- Requirements -
How many lines in the records below contain the word "among"? Reply with the number alone.

- Provided entries -
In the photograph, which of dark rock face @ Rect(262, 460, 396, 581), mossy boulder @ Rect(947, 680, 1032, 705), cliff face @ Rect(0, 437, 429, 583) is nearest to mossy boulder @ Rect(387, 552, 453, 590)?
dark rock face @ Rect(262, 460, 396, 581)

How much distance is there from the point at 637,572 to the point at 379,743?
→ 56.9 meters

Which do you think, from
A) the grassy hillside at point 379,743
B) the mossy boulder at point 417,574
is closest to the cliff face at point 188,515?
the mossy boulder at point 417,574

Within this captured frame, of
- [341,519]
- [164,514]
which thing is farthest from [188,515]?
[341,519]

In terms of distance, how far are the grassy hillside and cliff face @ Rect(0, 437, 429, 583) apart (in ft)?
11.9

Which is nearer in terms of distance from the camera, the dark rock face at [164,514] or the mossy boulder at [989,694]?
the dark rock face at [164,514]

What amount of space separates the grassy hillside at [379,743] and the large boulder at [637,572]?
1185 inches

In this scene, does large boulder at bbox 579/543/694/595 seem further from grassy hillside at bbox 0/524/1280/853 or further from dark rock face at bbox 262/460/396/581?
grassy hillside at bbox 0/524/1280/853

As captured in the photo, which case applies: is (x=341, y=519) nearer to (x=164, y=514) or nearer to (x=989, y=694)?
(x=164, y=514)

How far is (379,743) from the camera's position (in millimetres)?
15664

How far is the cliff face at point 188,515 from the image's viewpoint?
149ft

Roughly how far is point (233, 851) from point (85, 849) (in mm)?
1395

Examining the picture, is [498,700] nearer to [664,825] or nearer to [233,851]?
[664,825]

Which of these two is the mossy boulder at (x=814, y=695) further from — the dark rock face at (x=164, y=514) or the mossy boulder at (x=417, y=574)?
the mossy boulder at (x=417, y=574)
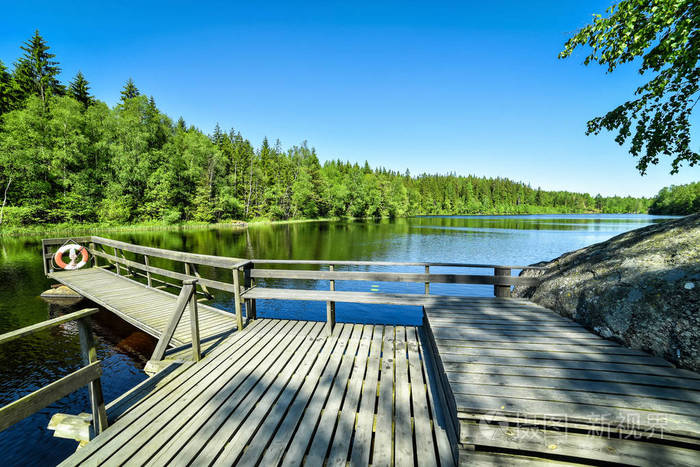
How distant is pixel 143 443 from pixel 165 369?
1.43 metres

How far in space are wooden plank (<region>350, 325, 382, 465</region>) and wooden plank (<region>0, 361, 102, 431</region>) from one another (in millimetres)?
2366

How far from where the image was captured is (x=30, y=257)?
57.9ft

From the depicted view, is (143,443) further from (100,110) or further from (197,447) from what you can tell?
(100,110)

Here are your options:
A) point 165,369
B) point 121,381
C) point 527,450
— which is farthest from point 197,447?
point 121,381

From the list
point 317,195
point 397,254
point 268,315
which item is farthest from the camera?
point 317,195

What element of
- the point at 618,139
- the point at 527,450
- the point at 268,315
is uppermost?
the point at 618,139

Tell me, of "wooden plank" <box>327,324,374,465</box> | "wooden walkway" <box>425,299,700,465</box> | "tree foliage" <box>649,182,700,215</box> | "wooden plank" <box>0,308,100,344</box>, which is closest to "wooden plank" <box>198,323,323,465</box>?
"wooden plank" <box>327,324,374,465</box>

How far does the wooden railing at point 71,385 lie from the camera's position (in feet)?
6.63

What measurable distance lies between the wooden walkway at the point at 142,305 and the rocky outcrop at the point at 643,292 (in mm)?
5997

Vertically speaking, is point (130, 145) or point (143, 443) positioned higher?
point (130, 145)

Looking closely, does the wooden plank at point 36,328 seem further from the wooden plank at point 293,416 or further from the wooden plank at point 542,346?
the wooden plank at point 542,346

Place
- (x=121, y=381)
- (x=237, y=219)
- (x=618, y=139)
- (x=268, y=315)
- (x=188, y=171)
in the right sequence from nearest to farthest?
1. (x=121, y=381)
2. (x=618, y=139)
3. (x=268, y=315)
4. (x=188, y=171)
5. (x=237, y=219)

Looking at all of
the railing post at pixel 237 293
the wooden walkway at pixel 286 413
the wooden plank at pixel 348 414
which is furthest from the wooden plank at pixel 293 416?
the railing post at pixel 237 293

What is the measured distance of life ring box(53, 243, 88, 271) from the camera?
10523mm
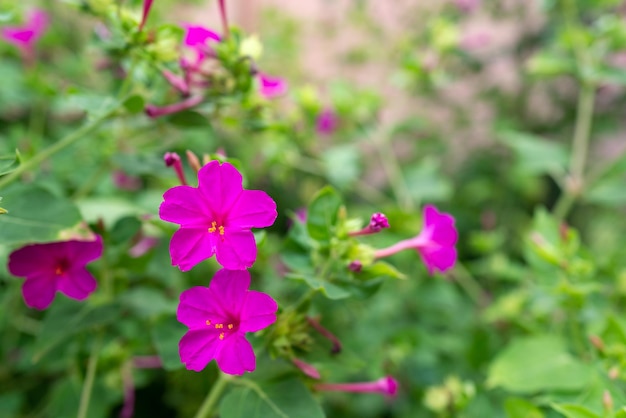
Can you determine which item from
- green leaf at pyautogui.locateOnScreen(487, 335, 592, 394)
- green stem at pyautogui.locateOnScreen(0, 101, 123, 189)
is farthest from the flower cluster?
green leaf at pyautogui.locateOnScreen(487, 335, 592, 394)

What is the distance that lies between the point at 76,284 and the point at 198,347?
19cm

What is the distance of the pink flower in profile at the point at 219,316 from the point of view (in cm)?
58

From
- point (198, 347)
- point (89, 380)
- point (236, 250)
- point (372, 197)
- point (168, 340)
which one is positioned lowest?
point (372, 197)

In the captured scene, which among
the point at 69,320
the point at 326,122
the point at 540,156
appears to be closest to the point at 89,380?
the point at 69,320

* * *

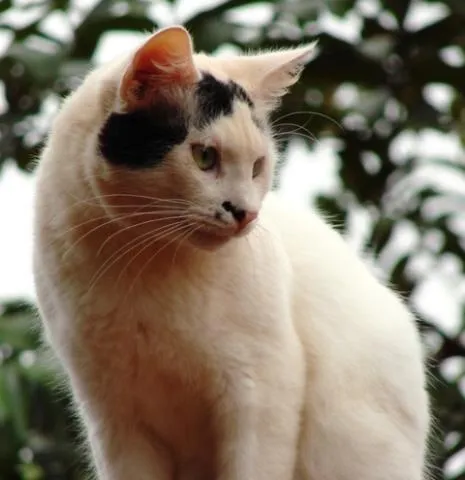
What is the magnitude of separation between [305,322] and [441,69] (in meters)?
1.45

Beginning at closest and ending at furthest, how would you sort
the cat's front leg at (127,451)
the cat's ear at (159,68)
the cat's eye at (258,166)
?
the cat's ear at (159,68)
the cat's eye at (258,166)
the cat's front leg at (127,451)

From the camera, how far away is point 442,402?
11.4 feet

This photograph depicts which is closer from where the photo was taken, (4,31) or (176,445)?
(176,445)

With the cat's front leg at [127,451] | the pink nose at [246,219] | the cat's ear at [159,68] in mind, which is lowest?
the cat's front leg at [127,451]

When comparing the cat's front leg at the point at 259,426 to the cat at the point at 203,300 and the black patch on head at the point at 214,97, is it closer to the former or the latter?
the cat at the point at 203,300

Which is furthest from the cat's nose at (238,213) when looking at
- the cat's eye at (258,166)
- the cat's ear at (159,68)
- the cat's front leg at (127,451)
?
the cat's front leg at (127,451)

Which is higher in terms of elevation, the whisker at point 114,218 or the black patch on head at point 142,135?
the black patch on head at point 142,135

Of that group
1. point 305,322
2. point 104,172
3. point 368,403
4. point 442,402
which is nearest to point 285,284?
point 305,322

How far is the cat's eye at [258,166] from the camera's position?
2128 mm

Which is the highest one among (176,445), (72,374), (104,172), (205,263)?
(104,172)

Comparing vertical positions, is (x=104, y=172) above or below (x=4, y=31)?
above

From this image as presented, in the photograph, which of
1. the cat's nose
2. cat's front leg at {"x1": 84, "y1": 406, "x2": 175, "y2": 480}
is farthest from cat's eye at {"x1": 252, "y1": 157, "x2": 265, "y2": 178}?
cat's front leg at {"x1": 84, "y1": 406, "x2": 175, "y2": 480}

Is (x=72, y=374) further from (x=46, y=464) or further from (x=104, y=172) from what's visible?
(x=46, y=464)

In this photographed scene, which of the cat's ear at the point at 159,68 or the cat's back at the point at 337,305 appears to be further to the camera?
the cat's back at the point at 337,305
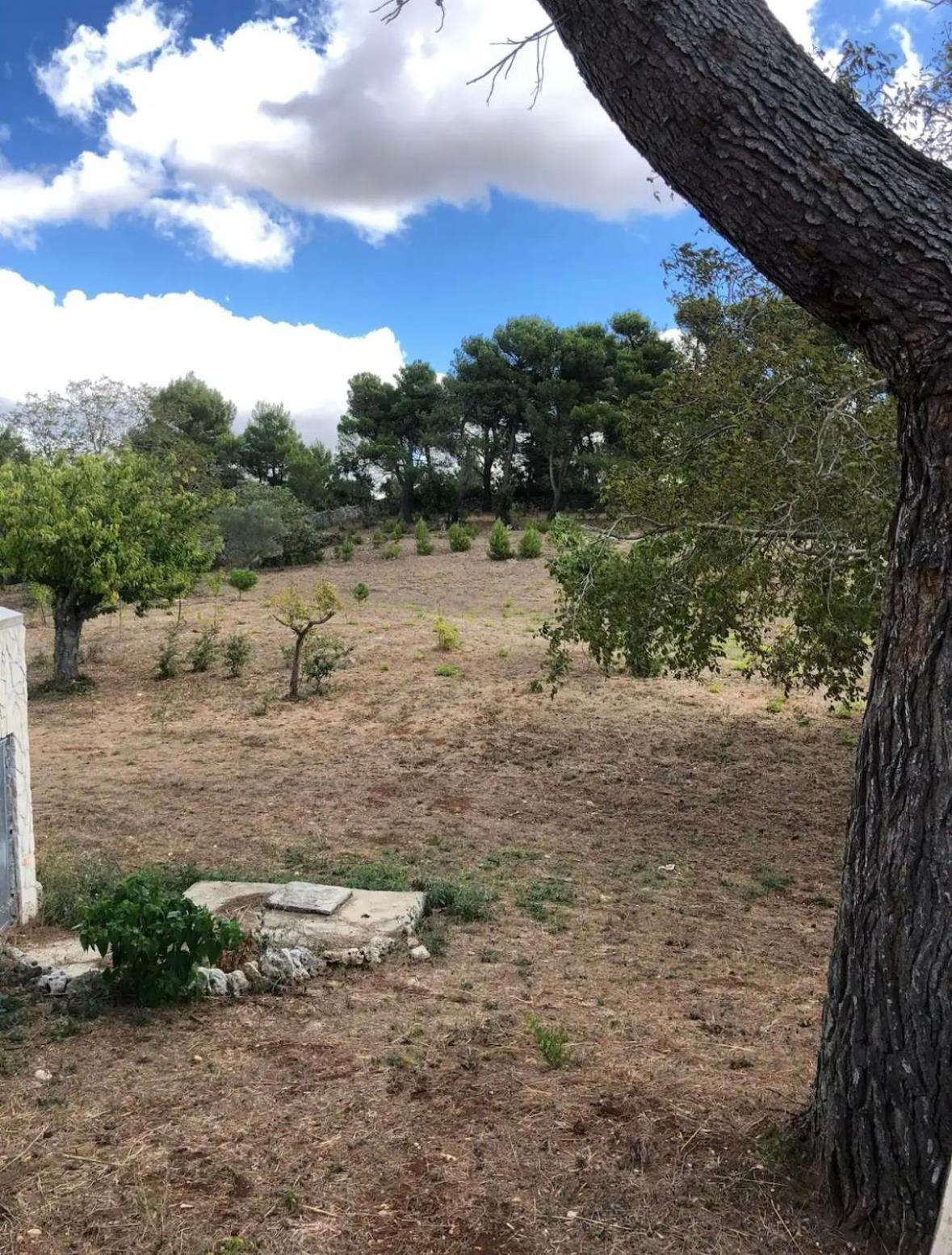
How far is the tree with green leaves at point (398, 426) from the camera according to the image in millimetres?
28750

--

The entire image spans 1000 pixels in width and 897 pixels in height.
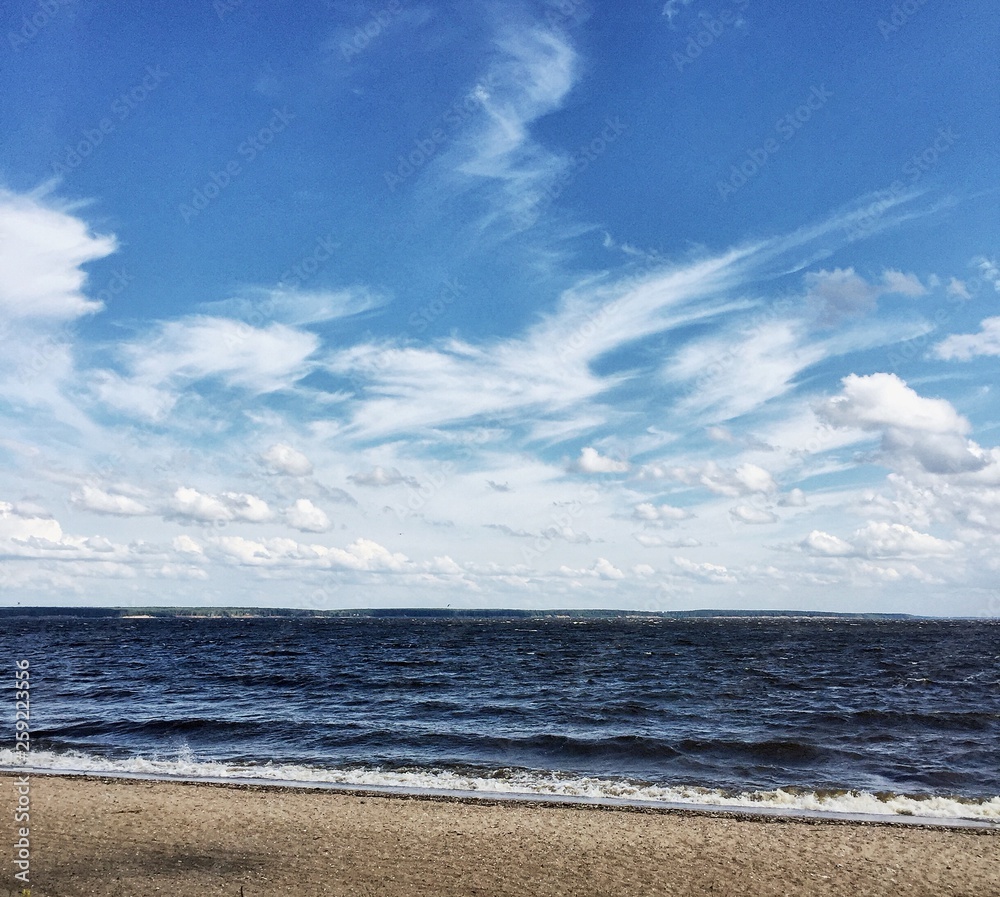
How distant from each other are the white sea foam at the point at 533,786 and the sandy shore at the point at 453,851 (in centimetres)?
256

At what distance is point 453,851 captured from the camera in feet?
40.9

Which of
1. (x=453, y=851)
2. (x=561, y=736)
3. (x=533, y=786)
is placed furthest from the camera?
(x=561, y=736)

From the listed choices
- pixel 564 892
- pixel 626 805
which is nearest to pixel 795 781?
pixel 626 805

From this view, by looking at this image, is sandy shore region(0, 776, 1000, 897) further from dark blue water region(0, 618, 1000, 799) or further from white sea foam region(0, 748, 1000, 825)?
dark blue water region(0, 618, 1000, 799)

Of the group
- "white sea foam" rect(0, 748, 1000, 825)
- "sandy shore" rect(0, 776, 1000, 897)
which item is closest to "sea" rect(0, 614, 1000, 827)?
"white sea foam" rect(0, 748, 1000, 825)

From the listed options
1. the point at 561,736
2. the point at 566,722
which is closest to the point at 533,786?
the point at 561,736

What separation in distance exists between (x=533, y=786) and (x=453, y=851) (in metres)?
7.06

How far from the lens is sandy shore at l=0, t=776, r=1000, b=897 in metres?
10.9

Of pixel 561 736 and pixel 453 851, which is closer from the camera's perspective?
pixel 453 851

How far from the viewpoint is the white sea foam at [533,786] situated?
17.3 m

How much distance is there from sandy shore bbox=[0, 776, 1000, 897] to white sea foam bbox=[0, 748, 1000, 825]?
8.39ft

- Task output -
2